Pierre worked in Scotland for Mary of Guise and James V. He is listed as an Usher in Guise's household and is identified as the queen's painter in the Scottish Treasurer's Accounts. (Artists at the French court were also given positions as ushers or valets.) Pierre, "Perys the uscher", was given £10 at the time of Mary of Guise's coronation. According to an inscription on the back of a portrait of his son Nicholas, he married Madeleine Digby in Scotland, and his eldest son the painter François Quesnel was born in Edinburgh. Quesnel must have returned to France with his family around 1544. His sons Nicolas and Jacques were also artists, and a number of chalk portraits by François and Nicolas survive. Jacques's work is known only through a single drawing, Time slaying Youth.

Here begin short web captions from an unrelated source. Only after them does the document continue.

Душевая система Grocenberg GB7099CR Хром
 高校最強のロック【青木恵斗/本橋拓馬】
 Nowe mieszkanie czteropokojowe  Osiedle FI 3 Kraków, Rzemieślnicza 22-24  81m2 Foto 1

Pierre's work is also mostly lost, excepting an Architectural Study after Jacques Androuet du Cerceau, preserved at the École nationale supérieure des Beaux-Arts in Paris, and another drawing, a view called Château of Sées. The Abbé de Marolles, a seventeenth-century French writer, recorded Pierre in verse as the designer of a stained-glass window for the Eglise des Augustins in Paris in 1557, with subject, Ascension of Christ with Portraits of Henri II and Catherine de Medici, now destroyed. Marolles also stated that Pierre and his son François designed tapestries. Although these works are destroyed, there is a portrait of Pierre himself made by Nicolas or François in 1574. The historian Andrea Thomas argued from Pierre's small salary as an usher in Scotland that he was a decorative painter rather a portrait artist. Pierre and François are recorded painting panelling and chimneypieces in Paris in 1570. However, in November 1541, Mary of Guise's mother, Antoinette de Bourbon, wrote to thank her daughter for the portrait miniature James V had sent, which she called a "diamond", and was presumably painted from life.